What is the electric field intensity at the centroid of an equilateral triangle carrying an equal charge q at each of the vertices?
(A) Zero
(B) $ \dfrac{{\sqrt 2 kq}}{{{r^2}}} $
(C) $ \dfrac{{kq}}{{\sqrt 2 {r^2}}} $
(D) $ \dfrac{{3kq}}{{{r^2}}} $

Answer 1

Hint
The electric field from positive charges moves outwards. For equally distant charges, the electric field intensity at an equally distant point is the same.

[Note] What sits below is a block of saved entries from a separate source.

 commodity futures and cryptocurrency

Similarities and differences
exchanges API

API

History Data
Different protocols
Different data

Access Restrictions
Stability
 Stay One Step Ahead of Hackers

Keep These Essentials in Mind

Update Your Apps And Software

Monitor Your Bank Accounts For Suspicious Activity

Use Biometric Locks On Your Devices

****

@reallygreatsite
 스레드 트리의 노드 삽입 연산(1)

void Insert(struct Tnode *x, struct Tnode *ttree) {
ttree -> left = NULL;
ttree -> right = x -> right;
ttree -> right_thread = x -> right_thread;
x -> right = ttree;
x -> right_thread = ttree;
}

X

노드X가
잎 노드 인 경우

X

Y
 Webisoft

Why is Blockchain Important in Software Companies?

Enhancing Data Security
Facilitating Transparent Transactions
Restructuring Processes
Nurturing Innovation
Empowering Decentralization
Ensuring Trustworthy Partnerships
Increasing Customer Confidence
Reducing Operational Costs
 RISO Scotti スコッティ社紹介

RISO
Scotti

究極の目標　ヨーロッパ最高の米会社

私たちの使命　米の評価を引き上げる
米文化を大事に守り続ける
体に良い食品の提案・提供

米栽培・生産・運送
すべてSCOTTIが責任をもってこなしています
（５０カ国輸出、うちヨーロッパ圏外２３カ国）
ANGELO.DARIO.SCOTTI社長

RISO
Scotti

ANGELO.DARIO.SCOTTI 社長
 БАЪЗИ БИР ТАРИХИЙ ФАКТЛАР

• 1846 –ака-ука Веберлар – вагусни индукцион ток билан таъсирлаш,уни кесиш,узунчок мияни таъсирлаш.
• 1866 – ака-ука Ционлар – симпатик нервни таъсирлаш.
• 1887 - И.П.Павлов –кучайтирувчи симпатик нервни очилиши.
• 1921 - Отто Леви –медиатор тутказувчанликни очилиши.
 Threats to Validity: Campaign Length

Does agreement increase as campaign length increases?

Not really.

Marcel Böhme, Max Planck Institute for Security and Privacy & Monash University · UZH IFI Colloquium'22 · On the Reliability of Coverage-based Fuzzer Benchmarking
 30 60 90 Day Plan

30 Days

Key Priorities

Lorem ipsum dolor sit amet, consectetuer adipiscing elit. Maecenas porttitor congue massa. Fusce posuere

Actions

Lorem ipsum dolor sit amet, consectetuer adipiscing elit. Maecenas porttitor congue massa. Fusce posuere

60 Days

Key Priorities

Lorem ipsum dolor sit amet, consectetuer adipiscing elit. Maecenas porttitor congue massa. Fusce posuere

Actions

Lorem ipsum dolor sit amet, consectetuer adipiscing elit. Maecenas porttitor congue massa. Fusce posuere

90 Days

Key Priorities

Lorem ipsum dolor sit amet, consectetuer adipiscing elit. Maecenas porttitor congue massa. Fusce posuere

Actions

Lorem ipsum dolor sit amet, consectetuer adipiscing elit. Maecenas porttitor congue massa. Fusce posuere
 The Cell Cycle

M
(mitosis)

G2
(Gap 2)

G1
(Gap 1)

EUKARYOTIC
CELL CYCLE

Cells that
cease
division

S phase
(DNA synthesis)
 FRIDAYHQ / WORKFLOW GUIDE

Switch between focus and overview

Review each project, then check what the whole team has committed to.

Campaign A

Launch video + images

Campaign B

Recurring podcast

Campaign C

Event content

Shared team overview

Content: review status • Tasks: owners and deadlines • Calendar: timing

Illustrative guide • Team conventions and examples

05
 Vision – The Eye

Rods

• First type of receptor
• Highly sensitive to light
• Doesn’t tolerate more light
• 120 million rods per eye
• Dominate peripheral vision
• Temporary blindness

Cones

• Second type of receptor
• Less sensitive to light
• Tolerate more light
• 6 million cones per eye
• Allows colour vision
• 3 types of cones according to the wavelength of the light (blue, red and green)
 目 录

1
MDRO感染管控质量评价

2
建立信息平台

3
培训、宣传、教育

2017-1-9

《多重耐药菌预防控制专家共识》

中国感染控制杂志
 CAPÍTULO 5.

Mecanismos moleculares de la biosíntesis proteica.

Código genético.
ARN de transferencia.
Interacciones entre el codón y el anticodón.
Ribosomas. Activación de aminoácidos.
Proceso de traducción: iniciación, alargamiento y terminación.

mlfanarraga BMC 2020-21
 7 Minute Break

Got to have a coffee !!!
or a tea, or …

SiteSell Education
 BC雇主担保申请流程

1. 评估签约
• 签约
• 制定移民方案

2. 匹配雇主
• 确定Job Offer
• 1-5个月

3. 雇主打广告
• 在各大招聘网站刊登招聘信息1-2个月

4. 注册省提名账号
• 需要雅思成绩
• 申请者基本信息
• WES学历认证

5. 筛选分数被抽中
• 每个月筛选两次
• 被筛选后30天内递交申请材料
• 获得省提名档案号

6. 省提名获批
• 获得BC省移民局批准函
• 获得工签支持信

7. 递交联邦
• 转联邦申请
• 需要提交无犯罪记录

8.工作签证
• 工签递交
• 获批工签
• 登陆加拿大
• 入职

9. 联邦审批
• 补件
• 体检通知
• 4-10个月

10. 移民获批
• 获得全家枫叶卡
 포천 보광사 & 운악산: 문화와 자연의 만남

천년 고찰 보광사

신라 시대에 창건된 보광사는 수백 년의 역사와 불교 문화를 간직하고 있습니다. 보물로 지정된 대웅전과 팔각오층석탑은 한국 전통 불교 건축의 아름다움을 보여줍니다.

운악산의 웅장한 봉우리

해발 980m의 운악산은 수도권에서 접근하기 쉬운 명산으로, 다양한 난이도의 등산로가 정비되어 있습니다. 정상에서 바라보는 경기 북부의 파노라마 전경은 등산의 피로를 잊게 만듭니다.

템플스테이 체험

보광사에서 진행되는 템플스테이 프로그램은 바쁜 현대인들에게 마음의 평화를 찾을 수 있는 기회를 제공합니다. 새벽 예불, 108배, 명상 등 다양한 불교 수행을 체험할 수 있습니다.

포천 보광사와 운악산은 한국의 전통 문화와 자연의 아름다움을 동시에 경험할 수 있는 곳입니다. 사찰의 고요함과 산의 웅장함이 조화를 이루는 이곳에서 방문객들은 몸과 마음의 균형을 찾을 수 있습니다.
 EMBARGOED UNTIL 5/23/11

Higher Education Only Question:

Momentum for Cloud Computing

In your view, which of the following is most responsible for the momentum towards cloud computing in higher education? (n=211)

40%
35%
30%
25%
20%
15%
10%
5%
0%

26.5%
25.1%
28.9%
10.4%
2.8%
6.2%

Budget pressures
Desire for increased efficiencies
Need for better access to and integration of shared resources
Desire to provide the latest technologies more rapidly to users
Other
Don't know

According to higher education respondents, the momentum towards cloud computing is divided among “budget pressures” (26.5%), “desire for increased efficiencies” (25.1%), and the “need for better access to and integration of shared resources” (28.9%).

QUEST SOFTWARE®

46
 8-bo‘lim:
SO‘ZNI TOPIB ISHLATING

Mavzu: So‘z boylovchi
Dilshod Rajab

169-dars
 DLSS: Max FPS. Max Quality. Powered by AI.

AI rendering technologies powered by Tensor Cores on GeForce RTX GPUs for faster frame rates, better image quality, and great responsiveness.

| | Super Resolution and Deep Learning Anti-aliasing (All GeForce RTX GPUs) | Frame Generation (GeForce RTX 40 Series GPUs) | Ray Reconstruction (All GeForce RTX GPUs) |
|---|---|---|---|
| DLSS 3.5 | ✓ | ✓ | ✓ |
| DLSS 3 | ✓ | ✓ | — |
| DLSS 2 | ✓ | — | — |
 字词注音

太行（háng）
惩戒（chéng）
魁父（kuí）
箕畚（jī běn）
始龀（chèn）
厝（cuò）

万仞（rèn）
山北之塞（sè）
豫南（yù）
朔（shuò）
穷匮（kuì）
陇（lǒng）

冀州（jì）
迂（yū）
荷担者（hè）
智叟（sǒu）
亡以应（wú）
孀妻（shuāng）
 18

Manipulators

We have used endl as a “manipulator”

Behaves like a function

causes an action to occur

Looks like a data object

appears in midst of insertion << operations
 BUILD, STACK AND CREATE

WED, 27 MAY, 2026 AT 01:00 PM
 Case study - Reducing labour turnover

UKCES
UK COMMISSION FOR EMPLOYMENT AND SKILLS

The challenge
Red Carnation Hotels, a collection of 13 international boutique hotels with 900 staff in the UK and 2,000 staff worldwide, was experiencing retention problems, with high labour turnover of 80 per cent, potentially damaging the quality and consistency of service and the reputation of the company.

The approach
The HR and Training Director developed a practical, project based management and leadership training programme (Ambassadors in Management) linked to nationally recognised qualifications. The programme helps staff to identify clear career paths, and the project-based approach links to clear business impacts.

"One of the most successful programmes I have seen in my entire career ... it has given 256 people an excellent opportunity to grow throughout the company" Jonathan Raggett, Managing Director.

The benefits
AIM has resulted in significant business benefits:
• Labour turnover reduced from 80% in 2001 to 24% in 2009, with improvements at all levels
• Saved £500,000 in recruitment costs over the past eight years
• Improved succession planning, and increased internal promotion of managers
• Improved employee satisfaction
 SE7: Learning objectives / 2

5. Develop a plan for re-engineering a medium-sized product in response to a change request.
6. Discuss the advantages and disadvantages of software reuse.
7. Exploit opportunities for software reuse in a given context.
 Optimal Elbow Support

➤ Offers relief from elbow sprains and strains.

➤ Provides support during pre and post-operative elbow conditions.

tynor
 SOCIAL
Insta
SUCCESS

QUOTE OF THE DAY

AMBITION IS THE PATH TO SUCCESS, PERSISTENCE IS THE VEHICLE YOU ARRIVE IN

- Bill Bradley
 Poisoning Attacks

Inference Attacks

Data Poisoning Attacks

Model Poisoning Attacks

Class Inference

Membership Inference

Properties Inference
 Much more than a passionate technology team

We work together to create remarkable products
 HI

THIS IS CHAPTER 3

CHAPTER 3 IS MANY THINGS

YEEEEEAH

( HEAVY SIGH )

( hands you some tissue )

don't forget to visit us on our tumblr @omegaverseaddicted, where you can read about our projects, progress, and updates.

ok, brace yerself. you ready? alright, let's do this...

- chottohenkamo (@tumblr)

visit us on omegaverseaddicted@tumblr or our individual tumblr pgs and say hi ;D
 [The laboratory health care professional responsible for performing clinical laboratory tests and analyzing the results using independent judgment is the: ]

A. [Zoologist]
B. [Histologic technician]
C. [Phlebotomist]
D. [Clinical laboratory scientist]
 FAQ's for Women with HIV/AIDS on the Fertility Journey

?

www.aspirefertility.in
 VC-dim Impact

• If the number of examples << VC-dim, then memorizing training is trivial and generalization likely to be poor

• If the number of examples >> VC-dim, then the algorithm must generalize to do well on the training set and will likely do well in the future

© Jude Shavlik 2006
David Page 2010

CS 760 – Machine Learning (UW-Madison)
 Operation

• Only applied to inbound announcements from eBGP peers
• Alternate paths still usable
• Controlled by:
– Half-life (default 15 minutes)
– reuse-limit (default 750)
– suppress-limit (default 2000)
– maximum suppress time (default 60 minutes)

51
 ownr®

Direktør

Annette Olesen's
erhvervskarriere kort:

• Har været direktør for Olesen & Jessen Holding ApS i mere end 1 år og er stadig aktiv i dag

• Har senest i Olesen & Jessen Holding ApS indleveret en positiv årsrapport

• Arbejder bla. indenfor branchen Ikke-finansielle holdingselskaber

Complete step by step answer
Electric field is the physical force on a point exerted by a charge. The field lines tend to move outwards from a positive charge, while for a negative charge they go in. It can be imagined as a loop of flow from the positive to the negative charge. The stronger the electric fields at one point, the stronger is the electrical force experienced there.
In this question, we are asked to find the electric field intensity at the centroid of an equilateral triangle. A positive charge $ q $ is placed at each of the vertices. As you can see, all the charges are equally distant from each other as they are in the formation of an equilateral triangle. The point at which we have to find the electric field intensity is also equally distant as it is the centroid of the triangle.

In other words, this 3-charge system would look the same no matter how we turn it. Because of the similar properties, the force exerted by each charge on the centroid O would be the same. As these are positive charges, the direction of the field would be outwards and towards the midpoint of the opposite lines. For example, the field by charge at point A would be directed towards the midpoint of line BC. The same goes for all other charges.
As the magnitude of electric field intensity remains the same for all the three charges, the only thing to take care of now is the direction. The three vectors would form a triad, consequently.
We know that the electric fields in the form of a triad cancel each other. Hence, the total electric field at the centroid O would be zero.
Thus, the answer is option (C).

Note
As we saw, charge systems that have symmetry are mostly very easy to solve. Many times the charges cancel out each other because of opposite directions and equal magnitudes. Recognising this symmetry helps reduce a lot of calculation work.